▶ _DIRECTIVE_
Pull out every line of the listing below that contains the word "point".

▶ _AVAILABLE RECORDS_
┌────────

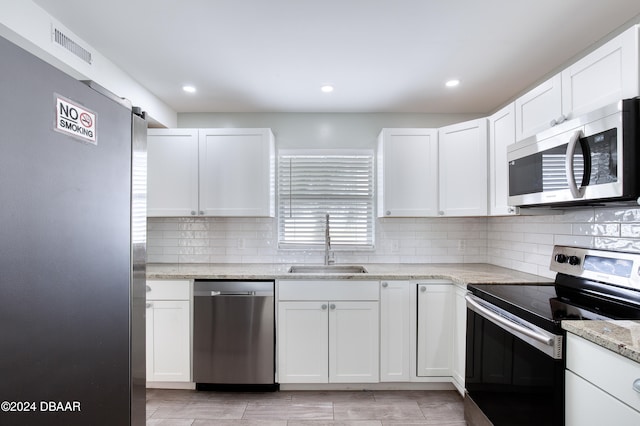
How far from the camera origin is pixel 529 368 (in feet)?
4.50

└────────
┌────────

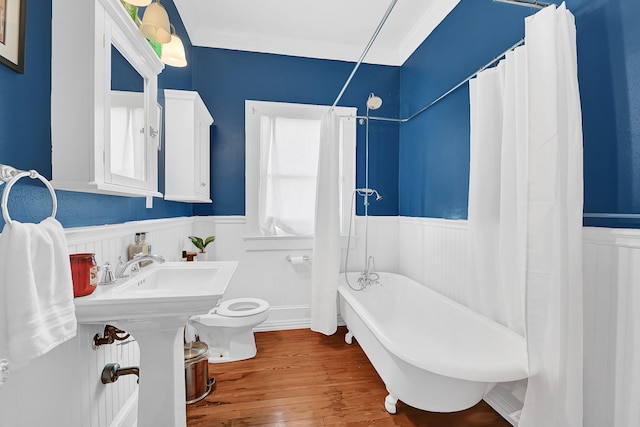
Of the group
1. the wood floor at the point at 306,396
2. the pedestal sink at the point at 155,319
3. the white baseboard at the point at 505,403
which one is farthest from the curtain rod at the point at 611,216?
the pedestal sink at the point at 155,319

└────────

▶ _ANSWER TO THE EXERCISE_
1. the wood floor at the point at 306,396
2. the pedestal sink at the point at 155,319
3. the white baseboard at the point at 505,403
which one is farthest from the curtain rod at the point at 611,216?
the pedestal sink at the point at 155,319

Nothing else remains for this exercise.